The encoding/decoding model


The encoding/decoding model

/******************************************************************************
 * This file is part of The Unicode Tools Of Rexx (TUTOR)                     *
 * See https://rexx.epbcn.com/TUTOR/                                          *
 *     and https://github.com/JosepMariaBlasco/TUTOR                          *
 * Copyright © 2023-2025 Josep Maria Blasco <josep.maria.blasco@epbcn.com>    *
 * License: Apache License 2.0 (https://www.apache.org/licenses/LICENSE-2.0)  *
 ******************************************************************************/

This directory contains the main encoding class, Encoding.cls, and a growing set of particular encoding classes. The 'build' subdirectory contains a set of utility routines to generate the translate tables used by some of the encoding classes.

This file contains the documentation for the public Encoding class, contained in Encoding.cls, and some guidelines to implement particular encodings, as subclasses of the Encoding class.

Constants, registry methods and abstract methods will be implemented by the encoding subclasses. Utility methods should be considered private documentation (i.e., not a public API).

The Encoding class

The Encoding class is the base class for all encodings, and all encoding classes should subclass Encoding.

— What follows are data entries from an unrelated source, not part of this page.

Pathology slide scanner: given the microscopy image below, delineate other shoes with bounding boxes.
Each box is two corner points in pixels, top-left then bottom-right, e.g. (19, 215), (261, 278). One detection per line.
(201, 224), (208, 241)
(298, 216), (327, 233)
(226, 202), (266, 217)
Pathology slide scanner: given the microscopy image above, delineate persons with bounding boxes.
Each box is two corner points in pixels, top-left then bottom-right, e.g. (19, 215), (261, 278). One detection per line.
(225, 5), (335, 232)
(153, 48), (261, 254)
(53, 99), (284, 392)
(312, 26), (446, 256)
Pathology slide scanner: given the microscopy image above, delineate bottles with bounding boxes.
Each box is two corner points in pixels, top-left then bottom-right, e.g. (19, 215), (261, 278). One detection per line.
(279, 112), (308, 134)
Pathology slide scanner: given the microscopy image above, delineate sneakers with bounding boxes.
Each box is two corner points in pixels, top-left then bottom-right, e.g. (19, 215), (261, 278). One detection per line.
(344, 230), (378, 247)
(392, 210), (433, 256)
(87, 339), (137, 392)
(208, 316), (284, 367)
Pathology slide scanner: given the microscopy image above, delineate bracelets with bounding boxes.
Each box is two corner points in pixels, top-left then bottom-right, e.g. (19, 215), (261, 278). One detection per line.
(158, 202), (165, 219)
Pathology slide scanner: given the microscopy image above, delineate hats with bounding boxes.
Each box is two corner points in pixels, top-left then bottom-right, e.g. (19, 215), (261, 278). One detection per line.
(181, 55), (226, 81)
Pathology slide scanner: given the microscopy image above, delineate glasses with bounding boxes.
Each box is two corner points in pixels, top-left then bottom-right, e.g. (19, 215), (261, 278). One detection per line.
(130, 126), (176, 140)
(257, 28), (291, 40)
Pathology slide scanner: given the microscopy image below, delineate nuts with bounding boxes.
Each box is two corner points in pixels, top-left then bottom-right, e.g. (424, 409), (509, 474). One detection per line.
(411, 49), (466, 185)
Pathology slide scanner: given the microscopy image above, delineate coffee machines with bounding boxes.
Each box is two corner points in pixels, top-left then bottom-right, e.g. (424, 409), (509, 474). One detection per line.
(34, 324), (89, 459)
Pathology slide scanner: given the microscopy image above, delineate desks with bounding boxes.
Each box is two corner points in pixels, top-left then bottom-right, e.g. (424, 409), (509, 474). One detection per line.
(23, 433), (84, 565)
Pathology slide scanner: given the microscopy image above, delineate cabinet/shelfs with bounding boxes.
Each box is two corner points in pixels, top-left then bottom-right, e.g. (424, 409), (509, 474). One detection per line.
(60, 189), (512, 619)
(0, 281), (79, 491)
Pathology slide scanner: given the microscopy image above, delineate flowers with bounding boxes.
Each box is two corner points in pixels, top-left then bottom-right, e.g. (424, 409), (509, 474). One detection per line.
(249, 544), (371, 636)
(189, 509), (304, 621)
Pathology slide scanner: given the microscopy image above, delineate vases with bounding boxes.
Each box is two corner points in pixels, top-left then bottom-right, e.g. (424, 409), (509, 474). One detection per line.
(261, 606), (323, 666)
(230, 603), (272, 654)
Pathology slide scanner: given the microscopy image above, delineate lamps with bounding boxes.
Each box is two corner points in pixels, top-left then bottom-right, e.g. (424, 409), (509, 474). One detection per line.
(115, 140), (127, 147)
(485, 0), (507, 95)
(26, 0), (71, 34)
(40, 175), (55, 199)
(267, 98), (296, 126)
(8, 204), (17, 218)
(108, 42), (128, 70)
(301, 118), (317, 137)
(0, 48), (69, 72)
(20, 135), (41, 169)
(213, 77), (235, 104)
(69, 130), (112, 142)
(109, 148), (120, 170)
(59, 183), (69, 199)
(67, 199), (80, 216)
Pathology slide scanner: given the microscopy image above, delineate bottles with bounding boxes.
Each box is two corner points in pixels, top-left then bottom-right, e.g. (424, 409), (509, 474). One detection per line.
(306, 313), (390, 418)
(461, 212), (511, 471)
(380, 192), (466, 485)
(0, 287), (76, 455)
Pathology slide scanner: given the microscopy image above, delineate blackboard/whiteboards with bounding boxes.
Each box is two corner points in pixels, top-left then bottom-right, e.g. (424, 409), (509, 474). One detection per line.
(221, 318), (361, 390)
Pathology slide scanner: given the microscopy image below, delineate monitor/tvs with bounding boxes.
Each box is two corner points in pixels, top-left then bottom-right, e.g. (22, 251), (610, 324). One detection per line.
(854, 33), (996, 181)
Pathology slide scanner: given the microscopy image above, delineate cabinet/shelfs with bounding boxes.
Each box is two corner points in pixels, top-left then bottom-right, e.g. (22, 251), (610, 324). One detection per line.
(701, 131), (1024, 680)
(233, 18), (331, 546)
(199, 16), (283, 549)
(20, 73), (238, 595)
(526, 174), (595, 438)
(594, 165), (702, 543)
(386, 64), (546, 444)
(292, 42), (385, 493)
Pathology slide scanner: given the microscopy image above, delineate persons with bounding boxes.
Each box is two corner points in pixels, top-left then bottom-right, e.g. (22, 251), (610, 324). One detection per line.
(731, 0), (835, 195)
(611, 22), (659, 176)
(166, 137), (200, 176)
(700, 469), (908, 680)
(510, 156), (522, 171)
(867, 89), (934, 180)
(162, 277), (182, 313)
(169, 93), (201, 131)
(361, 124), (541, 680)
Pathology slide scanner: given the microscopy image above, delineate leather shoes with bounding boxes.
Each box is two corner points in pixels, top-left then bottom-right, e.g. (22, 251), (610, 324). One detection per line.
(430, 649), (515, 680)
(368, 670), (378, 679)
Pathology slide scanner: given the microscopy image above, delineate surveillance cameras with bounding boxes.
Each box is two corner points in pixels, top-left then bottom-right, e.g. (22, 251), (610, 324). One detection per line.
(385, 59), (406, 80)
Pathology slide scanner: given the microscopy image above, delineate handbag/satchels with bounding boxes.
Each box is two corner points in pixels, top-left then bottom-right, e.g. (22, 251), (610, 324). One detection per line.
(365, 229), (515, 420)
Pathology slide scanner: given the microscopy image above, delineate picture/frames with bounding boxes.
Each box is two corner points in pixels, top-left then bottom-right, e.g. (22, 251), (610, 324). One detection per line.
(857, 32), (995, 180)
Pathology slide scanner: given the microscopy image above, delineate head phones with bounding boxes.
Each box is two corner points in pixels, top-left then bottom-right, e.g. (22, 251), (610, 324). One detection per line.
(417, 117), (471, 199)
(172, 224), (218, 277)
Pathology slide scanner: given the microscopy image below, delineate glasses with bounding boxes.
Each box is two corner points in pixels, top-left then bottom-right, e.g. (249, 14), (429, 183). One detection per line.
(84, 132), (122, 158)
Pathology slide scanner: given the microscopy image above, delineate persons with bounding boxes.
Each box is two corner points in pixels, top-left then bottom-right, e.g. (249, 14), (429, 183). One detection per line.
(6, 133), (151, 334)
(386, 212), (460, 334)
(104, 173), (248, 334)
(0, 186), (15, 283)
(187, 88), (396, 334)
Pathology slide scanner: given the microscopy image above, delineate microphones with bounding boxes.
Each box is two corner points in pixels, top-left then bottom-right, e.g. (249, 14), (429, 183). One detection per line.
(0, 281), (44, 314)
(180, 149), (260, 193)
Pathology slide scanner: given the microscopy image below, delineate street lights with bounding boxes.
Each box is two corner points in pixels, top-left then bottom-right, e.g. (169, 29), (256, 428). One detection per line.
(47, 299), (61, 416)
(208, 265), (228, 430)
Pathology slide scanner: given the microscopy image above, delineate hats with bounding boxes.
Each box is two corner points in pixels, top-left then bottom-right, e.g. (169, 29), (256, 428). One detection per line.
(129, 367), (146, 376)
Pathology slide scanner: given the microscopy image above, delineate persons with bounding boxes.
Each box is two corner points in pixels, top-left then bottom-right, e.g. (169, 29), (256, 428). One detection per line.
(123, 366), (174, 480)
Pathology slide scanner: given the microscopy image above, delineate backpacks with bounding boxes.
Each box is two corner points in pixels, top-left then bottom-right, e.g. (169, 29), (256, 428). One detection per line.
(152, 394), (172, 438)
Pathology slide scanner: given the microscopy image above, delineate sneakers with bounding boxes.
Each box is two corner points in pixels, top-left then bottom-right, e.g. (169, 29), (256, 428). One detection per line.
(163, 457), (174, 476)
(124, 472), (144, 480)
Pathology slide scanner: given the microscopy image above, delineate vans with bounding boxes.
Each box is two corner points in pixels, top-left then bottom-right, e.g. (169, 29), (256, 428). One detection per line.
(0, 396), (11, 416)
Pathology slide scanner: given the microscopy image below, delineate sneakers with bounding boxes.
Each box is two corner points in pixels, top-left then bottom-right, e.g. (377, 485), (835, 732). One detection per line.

The Encoding class implements a series of services common to all encodings (like the encoding registry), and defines a set of common interfaces (a contract) that all encodings have to follow.

The Encoding registry and contract

The Encoding class and its subclasses operate under the following contract. All subclasses must adhere to this contract to work properly.

  • Subclasses of Encoding must reside each in a separate .cls file, and these files must be located in the "bin/encodings" subdirectory.
  • At initialization time, the Encoding class will register itself in the .local directory by using .local~encoding = .Encoding. This allows encoding subclasses to subclass Encoding without having to use the ::Requires directive.
  • Encoding will then call all the .cls files that reside in the "encoding" subdirectory, except itself. This will give all subclasses an opportunity to register with the Encoding class.
  • Each subclass myEncoding must use its prolog to register with the Encoding class, by issuing the following method call: .Encoding~register(.myEncoding).
  • Encoding will then inspect the name and aliases constants of the myEncoding class, check that there are no duplicates, and, if no errors are found, it will register these names appropriately.
  • From then on, the new myEncoding encoding will be accesible as the value of the .Encoding[name] method call (note the square brackets), where name is the (case-insensitive) value of myEncoding's name, or of any of its aliases.

Constants

A number of abstract constants are specified by the Encoding class; they should be defined by each subclass. As ooRexx does not have abstract constants, those that do not have suitable defaults are defined as abstract class attribute getters.

aliases

   ╭─────────╮
▸▸─┤ aliases ├──▸◂
   ╰─────────╯

In addition to a name, an encoding may also have a set of case-insensitive aliases. The encoding can be uniquely identified by its name, or by any of its aliases. The Encoding class keeps a registry of all the names and aliases of all encodings, takes care that there are no duplicates, and resolves names to their corresponding classes.

Aliases can specified either as a one-dimensional array of strings, or as a blank separated string of words.

allowsurrogates

   ╭─────────────────╮
▸▸─┤ allowsurrogates ├──▸◂
   ╰─────────────────╯

This is a boolean constant that determines if surrogates are allowed as Unicode values when decoding a string.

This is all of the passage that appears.